Crawled caption data:
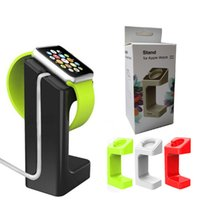 Wholesale Watch Charger - New Charging Stand Bracket Mount Holder for Apple Watch Iwatch Desktop Charger Station with Retail Box 4 Colors Available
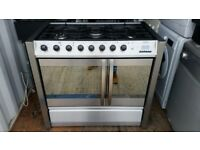 Stainless Steel 'Belling' Dual Fuel Range Cooker - Excellent Condition / Free local delivery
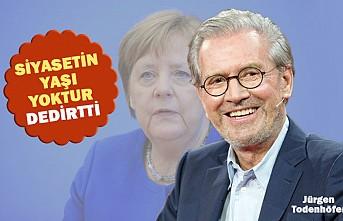 Tam 80 Yaşında Parti Kurup Merkel'e Rakip Oldu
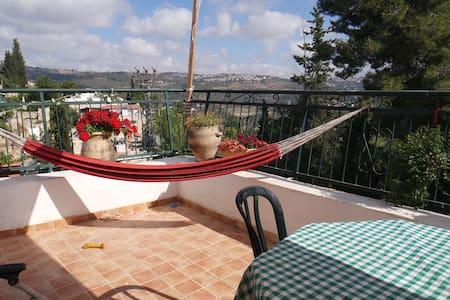 beautiful rooftop appt at Ein Karem - เยรูซาเล็ม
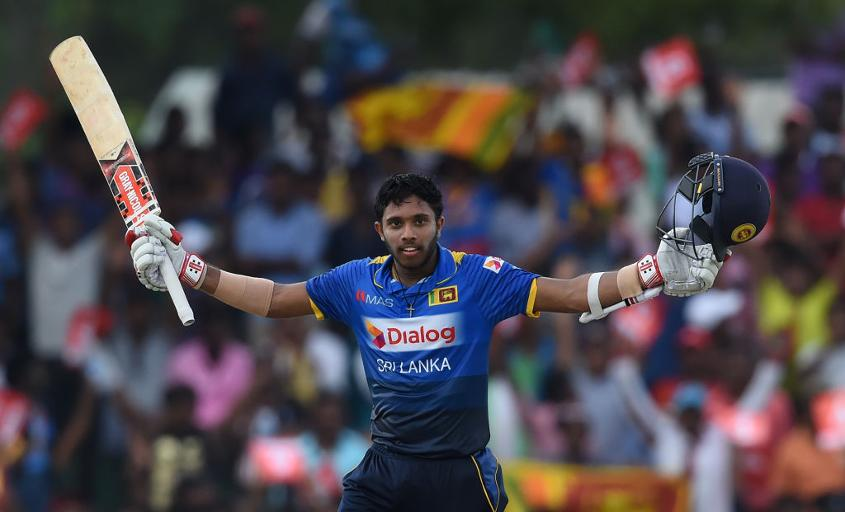 Kusal Mendis has shown flashes of brilliance in the 50-over format where, in 25 matches, he has scored 845 runs, averaging 36.73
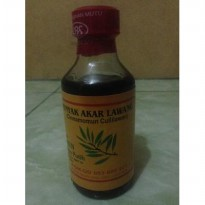 Obat Herbal Kram, Meriang, Masuk Angin/Minyak Akar Lawang (Cinnamomun Cullilawan) 140 ml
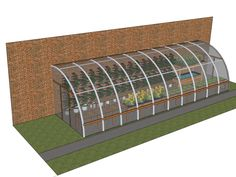 Attached hoop house at Babe and Sage Farm--could I do this by my ...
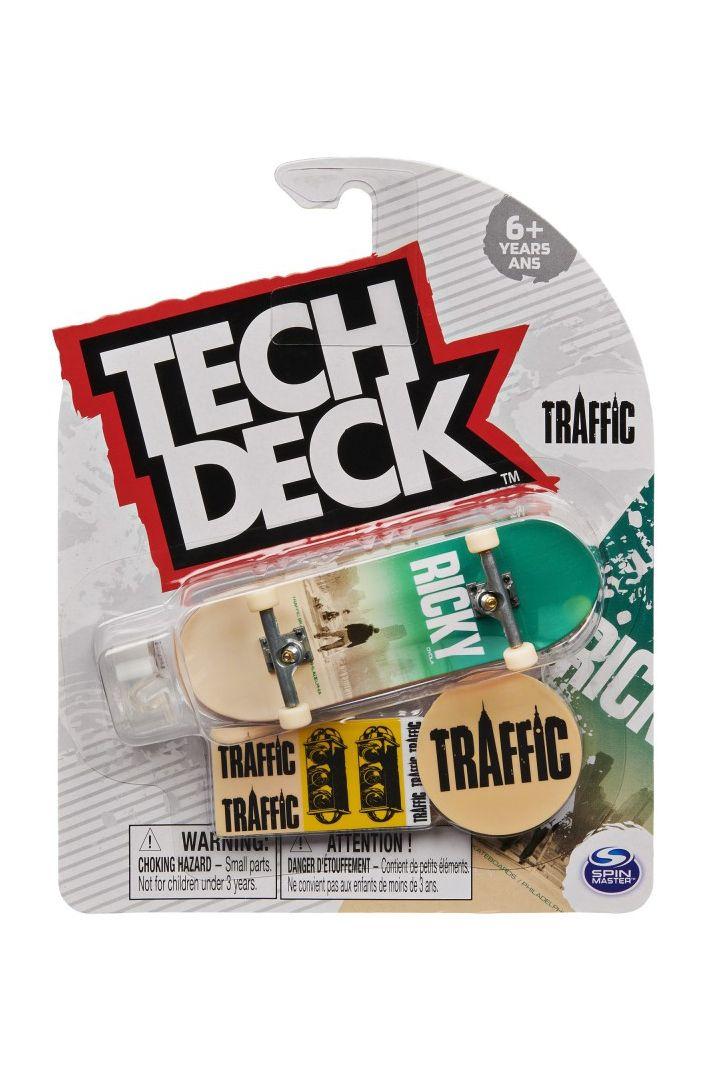 Fingerboard_Tabua Tech Deck TECH DECK Assorted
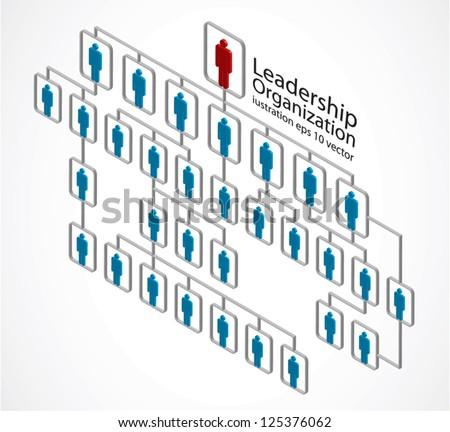 red man, leadership organization on white - stock vector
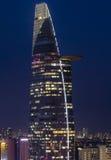 SAIGON, am 25. August 2013 - BITEXCO auf blauem Himmel Lizenzfreies Stockbild
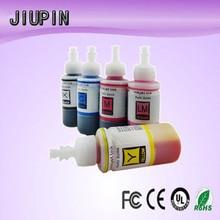 лучшая цена 5 Color Dye Based Refill Ink Kit for Epson L100 L110 L120 L132 L210 L222 L300 L312 L355 L350 L362 L366 L550 L555 Printer Eco Ink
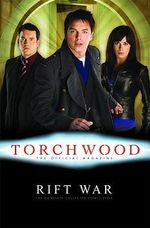 Torchwood : Rift War - Brian Williamson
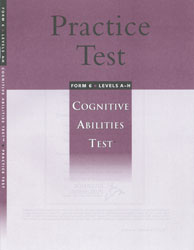 Practice Test Student Only CogAT: Grades 3-12 (Levels A-H, additional student)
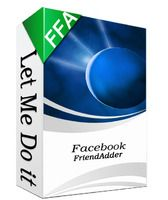 25% OFF = $37.50  Facebook FriendAdder is the most professional facebook automation tool.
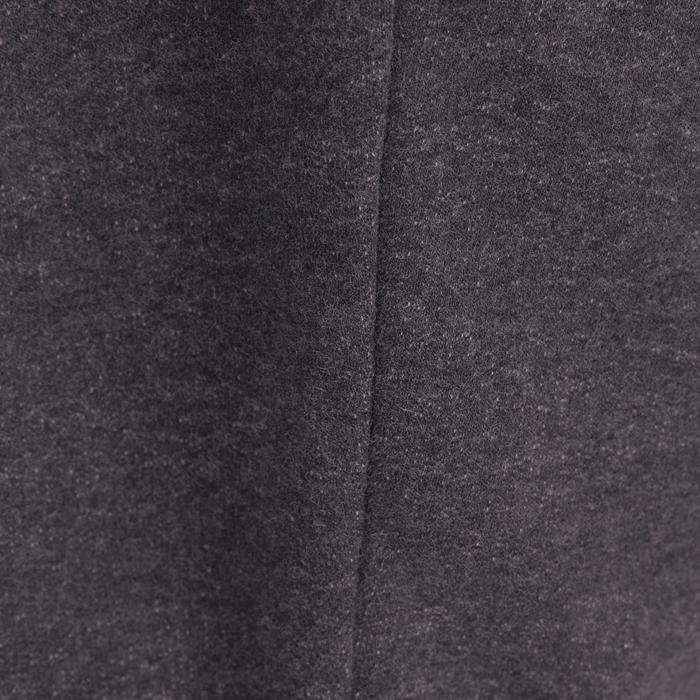 Pantalon 520 chaud slim Gym Fille poches - 988553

--- Problem requirements ---
Your copy should match the data above exactly, apart from the pictures.

--- Written response ---
 Wholesale Watch Charger - New Charging Stand Bracket Mount Holder for Apple Watch Iwatch Desktop Charger Station with Retail Box 4 Colors Available
 Stainless Steel 'Belling' Dual Fuel Range Cooker - Excellent Condition / Free local delivery
 Tam 80 Yaşında Parti Kurup Merkel'e Rakip Oldu
 beautiful rooftop appt at Ein Karem - เยรูซาเล็ม
 Kusal Mendis has shown flashes of brilliance in the 50-over format where, in 25 matches, he has scored 845 runs, averaging 36.73
 Obat Herbal Kram, Meriang, Masuk Angin/Minyak Akar Lawang (Cinnamomun Cullilawan) 140 ml
 Attached hoop house at Babe and Sage Farm--could I do this by my ...
 Fingerboard_Tabua Tech Deck TECH DECK Assorted
 red man, leadership organization on white - stock vector
 SAIGON, am 25. August 2013 - BITEXCO auf blauem Himmel Lizenzfreies Stockbild
 лучшая цена 5 Color Dye Based Refill Ink Kit for Epson L100 L110 L120 L132 L210 L222 L300 L312 L355 L350 L362 L366 L550 L555 Printer Eco Ink
 Torchwood : Rift War - Brian Williamson
 Practice Test Student Only CogAT: Grades 3-12 (Levels A-H, additional student)
 25% OFF = $37.50  Facebook FriendAdder is the most professional facebook automation tool.
 Pantalon 520 chaud slim Gym Fille poches - 988553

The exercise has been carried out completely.